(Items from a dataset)
[Start of section]

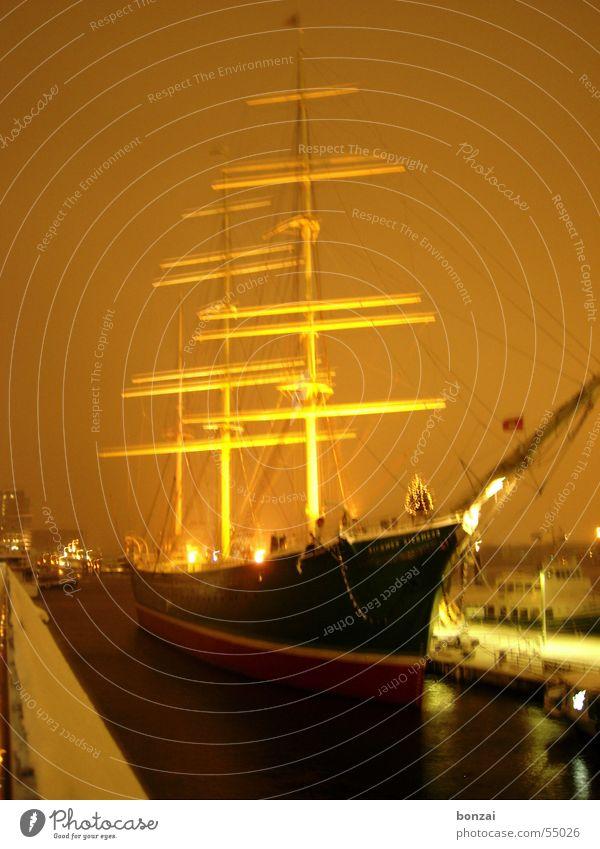 Schiff im Schnee Wasserfahrzeug Winter gelb Hamburg Hafen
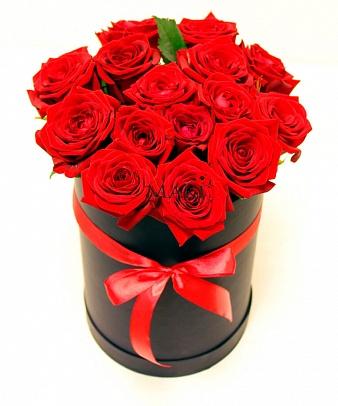 Букет 15 роз «Чили» (черная коробка)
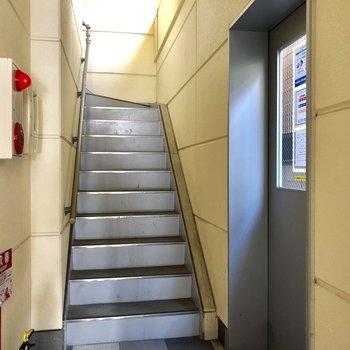 共用部分。オートロック扉あけてすぐ階段!登った先にすぐお部屋あります!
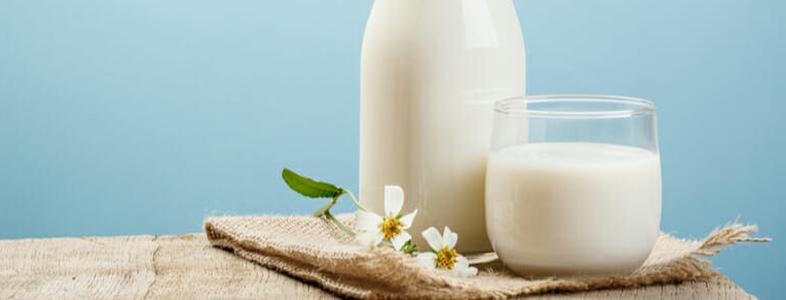 カレーが濃いときに味を薄くするのに便利な牛乳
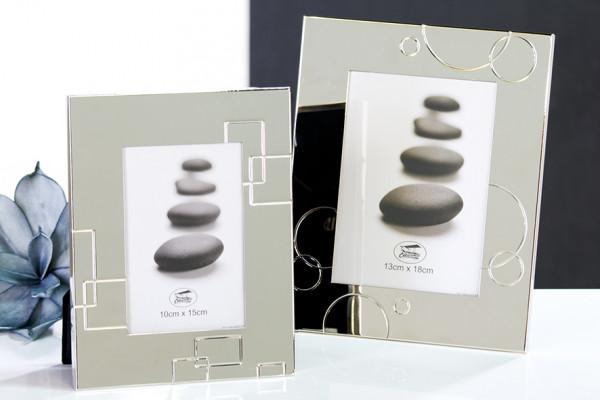 2 Stück Fotorahmen Bilderrahmen SHINE silber Höhe 23 cm Breite 18 cm für Bilder 10x15 und 13x18 cm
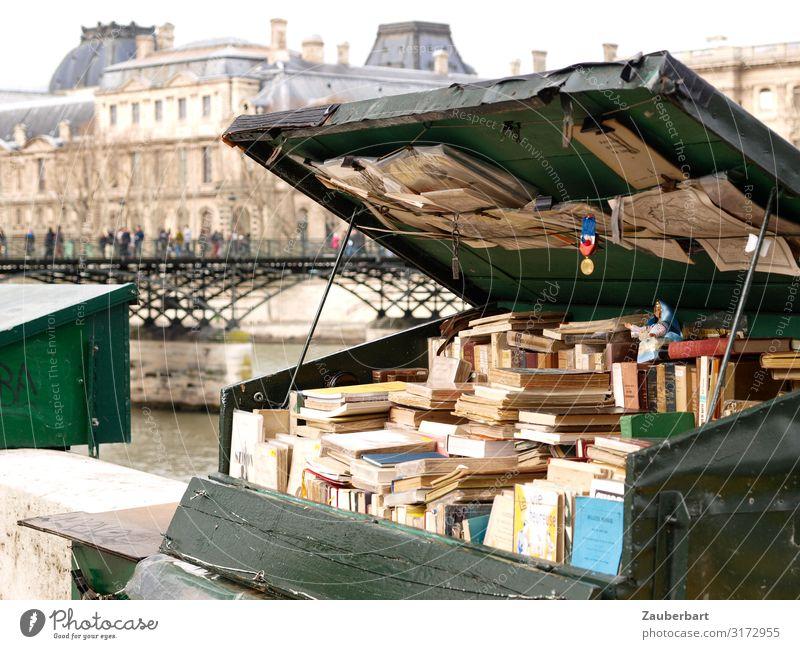 Alte Medien / Antiquarische Bücher am Ufer der Seine lesen Städtereise Buch Antiquariat Buchladen Paris Frankreich Brücke Kiste Holz kaufen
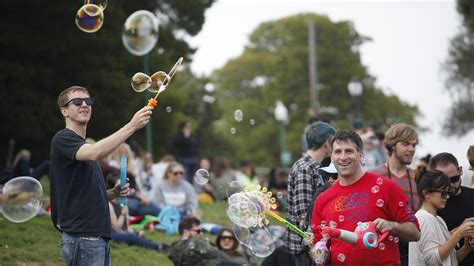 Every startup stereotype in one San Francisco bubble party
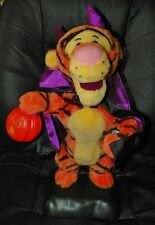 Vintage 1996 Winnie The Pooh Collectible HALLOWEEN Devil TIGGER Light Up Pumpkin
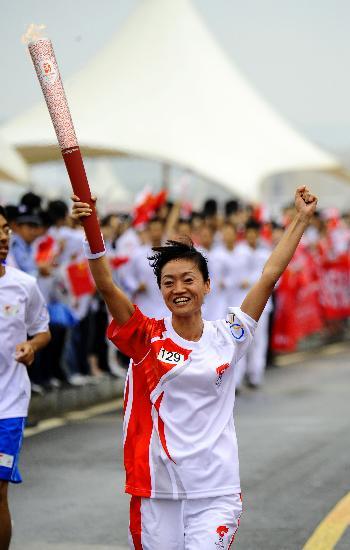 图文-奥运圣火在大连传递 火炬手高飞振臂欢呼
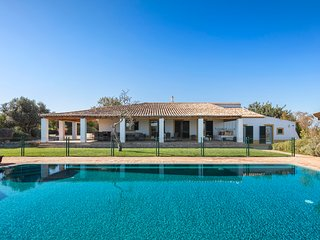 Villa Salicos 14 - Large villa with private fenced pool. Perfect for small kids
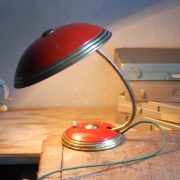 lampen-629-rote-tischleuchte-helo_6975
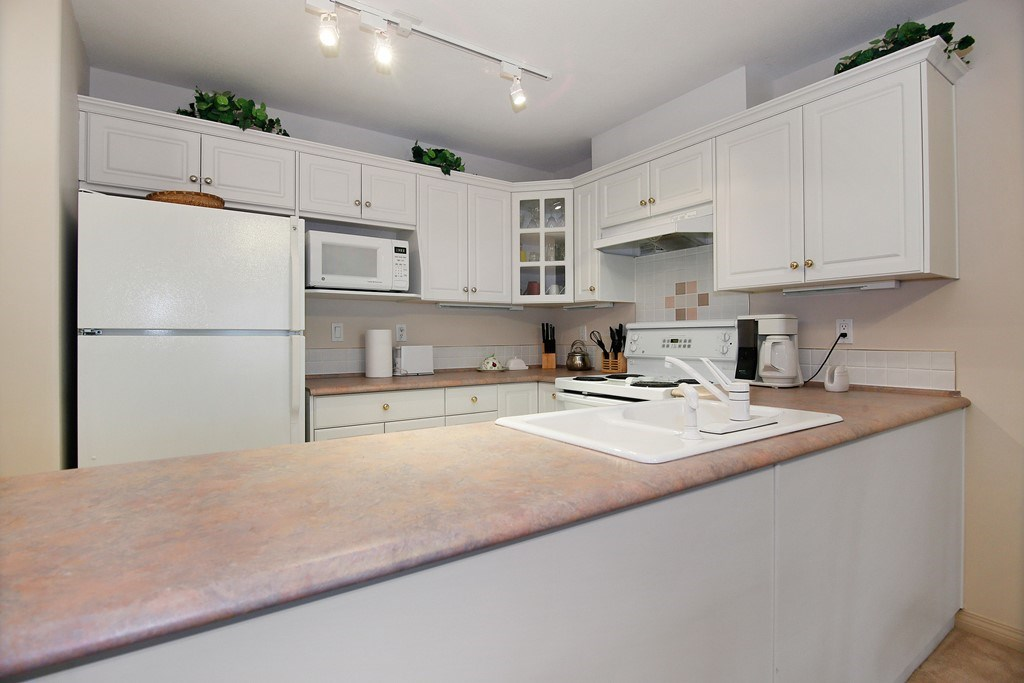 Condo Apartment at 312 328 ESPLANADE AVENUE, Unit 312, Harrison Hot Springs, British Columbia. Image 8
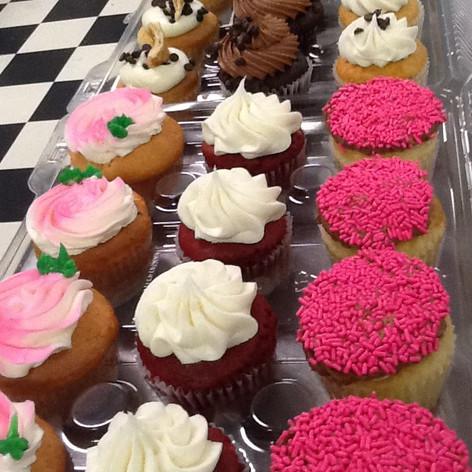 Nut Free Cupcakes | Moneta Moments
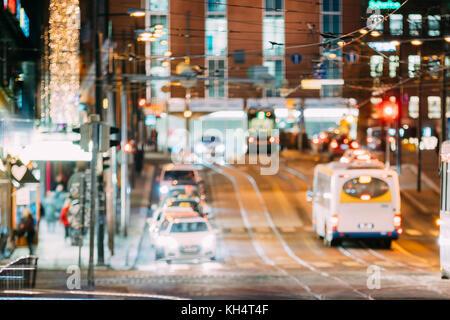 Natürliche defokussierten Blau bokeh boke Hintergrund in der Nacht den Verkehr in der Straße der europäischen Stadt. - Stockfoto
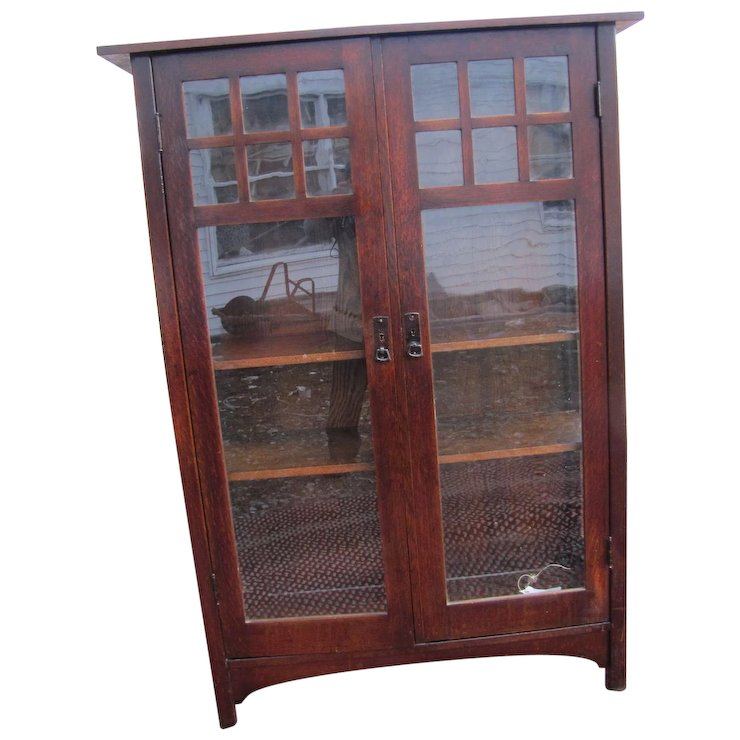 Antique Lu0026jG Stickley China Cabinet W4999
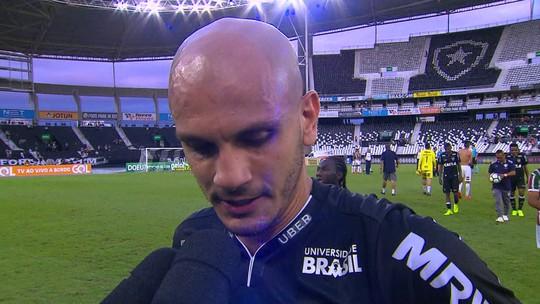 Após pênalti perdido, Fábio Santos assume responsabilidade por derrota para o Fluminense
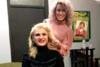 Η ηθοποιός Μπέσυ Μάλφα αφέθηκε στα μαγικά χέρια της Πατρινής hair stylist Ελπίδας Μαστροκάλου (φωτο)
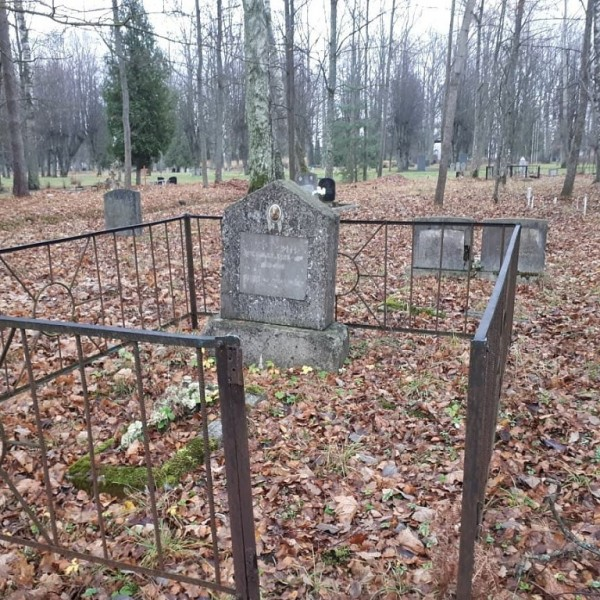 Елгава, Гарнизонное кладбище 07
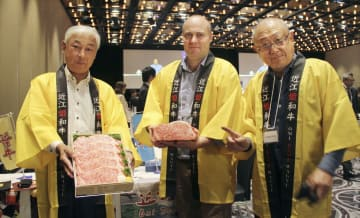 ジェトロ主催の日本産食品の商談会に出展した近江牛輸出振興協同組合のメンバーら=20日、シドニー(共同)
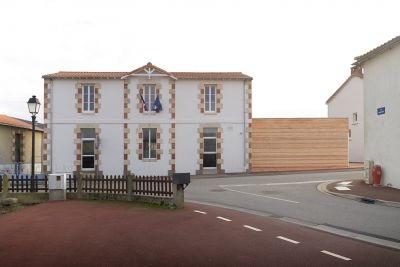 Extension de mairie - Arch. Titan - Photo : Julien Lanoo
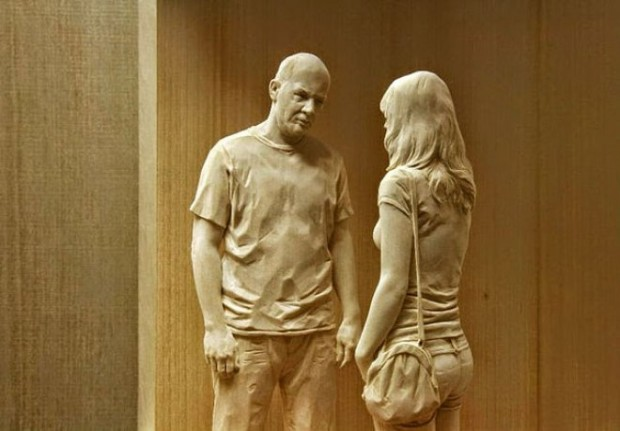 life-like-realistic-wooden-sculptures-peter-demetz-6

[End of section]

Required work:
Your copy should match the records above word for word, but without images.

Response to the task:
 Schiff im Schnee Wasserfahrzeug Winter gelb Hamburg Hafen
 Букет 15 роз «Чили» (черная коробка)
 共用部分。オートロック扉あけてすぐ階段!登った先にすぐお部屋あります!
 カレーが濃いときに味を薄くするのに便利な牛乳
 2 Stück Fotorahmen Bilderrahmen SHINE silber Höhe 23 cm Breite 18 cm für Bilder 10x15 und 13x18 cm
 Alte Medien / Antiquarische Bücher am Ufer der Seine lesen Städtereise Buch Antiquariat Buchladen Paris Frankreich Brücke Kiste Holz kaufen
 Every startup stereotype in one San Francisco bubble party
 Vintage 1996 Winnie The Pooh Collectible HALLOWEEN Devil TIGGER Light Up Pumpkin
 图文-奥运圣火在大连传递 火炬手高飞振臂欢呼
 Villa Salicos 14 - Large villa with private fenced pool. Perfect for small kids
 lampen-629-rote-tischleuchte-helo_6975
 Condo Apartment at 312 328 ESPLANADE AVENUE, Unit 312, Harrison Hot Springs, British Columbia. Image 8
 Nut Free Cupcakes | Moneta Moments
 Natürliche defokussierten Blau bokeh boke Hintergrund in der Nacht den Verkehr in der Straße der europäischen Stadt. - Stockfoto
 Antique Lu0026jG Stickley China Cabinet W4999
 Após pênalti perdido, Fábio Santos assume responsabilidade por derrota para o Fluminense
 Η ηθοποιός Μπέσυ Μάλφα αφέθηκε στα μαγικά χέρια της Πατρινής hair stylist Ελπίδας Μαστροκάλου (φωτο)
 Елгава, Гарнизонное кладбище 07
 ジェトロ主催の日本産食品の商談会に出展した近江牛輸出振興協同組合のメンバーら=20日、シドニー(共同)
 Extension de mairie - Arch. Titan - Photo : Julien Lanoo
 life-like-realistic-wooden-sculptures-peter-demetz-6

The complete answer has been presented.